Related: Warwick Castle: What To Expect From The Living Castle Built By William The Conqueror

Osborne House

Osborne House is the former royal residence of Queen Victoria and Prince Albert, their summer home and rural retreat. Albert designed the house himself in the style of an Italian Renaissance palace. The best palace (and movie favorite) would be Blenheim Palace in England – and you can visit it).

  • Built: Between 1845 to 1851
  • Queen Victoria: Died at Osborn House on January 22, 1901
  • Adult: £ 19.00 ($ 25)
  • Child: (5-17 years old) £ 11.40 ($ 16)
  • Opening hours: 10 a.m. to 5 p.m.

Carisbrooke Castle

Located in the heart of the island is Carisbrooke Castle. It is a historic motte and bailey castle located in the village of the same name. For history students, this is where King Charles I was imprisoned after losing the English Civil War and before being tried and executed. He tried to escape from the castle in 1648 but was unable to break through the bars of his window.

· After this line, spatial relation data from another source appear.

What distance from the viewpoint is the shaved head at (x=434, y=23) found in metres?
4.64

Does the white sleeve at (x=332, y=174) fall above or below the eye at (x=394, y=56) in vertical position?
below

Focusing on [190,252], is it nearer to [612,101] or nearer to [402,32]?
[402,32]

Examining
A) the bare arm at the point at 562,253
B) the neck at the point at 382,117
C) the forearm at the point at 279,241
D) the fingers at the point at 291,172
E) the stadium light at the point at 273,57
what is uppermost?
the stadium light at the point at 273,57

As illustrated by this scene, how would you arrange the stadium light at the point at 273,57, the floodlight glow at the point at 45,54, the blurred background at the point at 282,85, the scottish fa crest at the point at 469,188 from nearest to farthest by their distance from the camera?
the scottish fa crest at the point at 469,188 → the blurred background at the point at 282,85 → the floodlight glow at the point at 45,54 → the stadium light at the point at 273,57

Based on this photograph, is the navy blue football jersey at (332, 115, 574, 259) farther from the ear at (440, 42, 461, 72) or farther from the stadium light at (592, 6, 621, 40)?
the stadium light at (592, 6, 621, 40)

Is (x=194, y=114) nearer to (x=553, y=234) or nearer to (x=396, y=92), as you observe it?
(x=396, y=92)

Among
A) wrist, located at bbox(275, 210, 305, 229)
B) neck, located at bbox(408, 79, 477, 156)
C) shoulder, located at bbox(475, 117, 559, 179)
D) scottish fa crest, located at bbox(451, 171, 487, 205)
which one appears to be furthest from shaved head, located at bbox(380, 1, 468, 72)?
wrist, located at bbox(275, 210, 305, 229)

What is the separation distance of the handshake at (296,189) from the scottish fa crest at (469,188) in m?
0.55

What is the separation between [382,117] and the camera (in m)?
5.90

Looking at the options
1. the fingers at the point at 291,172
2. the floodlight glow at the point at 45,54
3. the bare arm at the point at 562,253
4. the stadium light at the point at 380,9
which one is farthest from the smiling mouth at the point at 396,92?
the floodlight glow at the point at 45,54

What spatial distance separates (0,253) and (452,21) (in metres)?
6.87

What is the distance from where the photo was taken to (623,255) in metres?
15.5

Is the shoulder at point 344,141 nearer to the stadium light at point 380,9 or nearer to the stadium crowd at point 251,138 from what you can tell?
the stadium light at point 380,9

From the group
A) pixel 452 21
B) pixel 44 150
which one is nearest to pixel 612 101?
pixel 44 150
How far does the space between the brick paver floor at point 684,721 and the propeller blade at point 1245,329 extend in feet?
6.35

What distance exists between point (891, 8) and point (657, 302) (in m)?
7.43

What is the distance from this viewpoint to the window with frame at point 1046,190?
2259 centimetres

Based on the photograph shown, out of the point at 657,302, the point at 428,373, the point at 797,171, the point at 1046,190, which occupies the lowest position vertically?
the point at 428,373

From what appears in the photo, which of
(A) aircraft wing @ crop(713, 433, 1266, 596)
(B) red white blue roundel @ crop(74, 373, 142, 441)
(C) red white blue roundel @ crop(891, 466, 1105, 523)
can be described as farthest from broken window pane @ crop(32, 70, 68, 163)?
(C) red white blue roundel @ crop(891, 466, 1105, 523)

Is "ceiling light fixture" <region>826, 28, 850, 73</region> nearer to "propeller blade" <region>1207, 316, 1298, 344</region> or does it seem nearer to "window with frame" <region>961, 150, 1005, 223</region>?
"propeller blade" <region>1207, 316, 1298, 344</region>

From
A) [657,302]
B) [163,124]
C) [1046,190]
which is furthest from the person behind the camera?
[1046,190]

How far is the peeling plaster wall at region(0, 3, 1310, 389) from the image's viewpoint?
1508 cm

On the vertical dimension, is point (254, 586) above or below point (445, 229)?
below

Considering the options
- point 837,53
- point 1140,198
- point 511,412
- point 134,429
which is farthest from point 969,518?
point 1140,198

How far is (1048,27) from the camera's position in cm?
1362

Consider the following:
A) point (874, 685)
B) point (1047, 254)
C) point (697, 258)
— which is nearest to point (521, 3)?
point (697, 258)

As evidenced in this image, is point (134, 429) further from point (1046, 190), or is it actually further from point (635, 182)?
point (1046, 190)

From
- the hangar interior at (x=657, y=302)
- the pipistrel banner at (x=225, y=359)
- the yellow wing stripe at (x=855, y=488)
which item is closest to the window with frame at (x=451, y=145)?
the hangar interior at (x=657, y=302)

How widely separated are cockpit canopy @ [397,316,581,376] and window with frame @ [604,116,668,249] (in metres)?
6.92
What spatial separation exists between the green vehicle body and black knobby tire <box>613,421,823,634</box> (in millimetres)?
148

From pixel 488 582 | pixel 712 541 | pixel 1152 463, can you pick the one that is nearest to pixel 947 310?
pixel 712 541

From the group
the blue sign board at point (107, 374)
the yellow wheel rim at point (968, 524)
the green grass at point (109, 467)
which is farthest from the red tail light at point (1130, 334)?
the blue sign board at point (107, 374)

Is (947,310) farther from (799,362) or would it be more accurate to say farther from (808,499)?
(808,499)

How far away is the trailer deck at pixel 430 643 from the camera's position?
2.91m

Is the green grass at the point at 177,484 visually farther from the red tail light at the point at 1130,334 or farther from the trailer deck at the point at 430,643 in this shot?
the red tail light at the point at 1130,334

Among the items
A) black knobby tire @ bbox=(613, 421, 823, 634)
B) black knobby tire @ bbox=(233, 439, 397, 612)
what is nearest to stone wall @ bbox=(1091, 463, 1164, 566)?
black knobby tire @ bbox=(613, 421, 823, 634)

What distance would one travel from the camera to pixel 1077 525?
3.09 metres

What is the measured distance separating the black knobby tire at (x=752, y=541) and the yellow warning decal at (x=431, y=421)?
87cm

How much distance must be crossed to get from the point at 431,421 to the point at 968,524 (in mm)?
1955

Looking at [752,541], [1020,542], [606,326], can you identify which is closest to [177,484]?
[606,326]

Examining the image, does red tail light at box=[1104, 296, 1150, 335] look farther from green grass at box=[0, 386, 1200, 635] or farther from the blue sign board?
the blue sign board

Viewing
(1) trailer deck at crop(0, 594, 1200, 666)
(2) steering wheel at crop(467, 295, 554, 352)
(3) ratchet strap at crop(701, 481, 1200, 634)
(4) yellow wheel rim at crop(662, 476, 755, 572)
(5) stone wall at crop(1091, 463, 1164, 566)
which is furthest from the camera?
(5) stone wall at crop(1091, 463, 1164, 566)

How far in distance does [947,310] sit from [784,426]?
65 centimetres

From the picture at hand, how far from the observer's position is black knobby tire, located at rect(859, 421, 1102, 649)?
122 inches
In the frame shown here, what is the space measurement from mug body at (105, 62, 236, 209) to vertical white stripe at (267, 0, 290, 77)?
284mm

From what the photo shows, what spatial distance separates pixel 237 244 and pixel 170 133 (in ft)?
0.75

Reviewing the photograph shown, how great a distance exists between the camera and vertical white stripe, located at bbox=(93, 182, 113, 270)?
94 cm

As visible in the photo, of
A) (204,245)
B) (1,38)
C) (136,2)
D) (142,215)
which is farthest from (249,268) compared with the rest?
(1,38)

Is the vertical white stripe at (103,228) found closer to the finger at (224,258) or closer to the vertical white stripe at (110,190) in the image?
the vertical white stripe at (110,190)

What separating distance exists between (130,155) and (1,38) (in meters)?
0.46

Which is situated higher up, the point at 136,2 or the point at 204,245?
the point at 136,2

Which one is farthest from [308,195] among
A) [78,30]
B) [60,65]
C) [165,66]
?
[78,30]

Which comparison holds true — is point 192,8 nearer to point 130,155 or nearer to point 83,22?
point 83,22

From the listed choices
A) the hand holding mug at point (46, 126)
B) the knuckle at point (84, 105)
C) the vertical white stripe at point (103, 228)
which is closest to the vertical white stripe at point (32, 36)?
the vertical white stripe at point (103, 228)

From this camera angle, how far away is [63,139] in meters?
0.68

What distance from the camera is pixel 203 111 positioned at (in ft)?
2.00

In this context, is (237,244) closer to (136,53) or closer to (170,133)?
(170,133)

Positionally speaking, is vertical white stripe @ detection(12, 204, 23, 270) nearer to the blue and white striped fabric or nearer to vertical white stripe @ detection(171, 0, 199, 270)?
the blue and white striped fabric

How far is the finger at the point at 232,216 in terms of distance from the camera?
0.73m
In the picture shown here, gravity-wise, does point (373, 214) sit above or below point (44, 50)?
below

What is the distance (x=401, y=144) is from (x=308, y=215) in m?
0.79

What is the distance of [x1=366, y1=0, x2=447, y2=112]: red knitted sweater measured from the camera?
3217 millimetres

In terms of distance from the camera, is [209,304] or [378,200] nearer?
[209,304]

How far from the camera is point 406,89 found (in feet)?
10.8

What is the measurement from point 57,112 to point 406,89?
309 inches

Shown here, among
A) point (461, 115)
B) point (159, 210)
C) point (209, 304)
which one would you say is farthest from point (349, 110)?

Around 1000 AD, a wall was built to defend against Viking raiders and over the centuries it was improved and enlarged. It has become the strongest castle on the island. From 1896 to 1944 it was the home of Princess Beatrice, daughter of Queen Victoria.

Today it is a tourist attraction drawing vacationers to the island and is under the control of English Heritage.

  • Adult: £ 11.30 ($ 15)
  • Child: (5-17 years old) £ 6.80 ($ 10)
  • Opening hours: 10 a.m. to 5 p.m.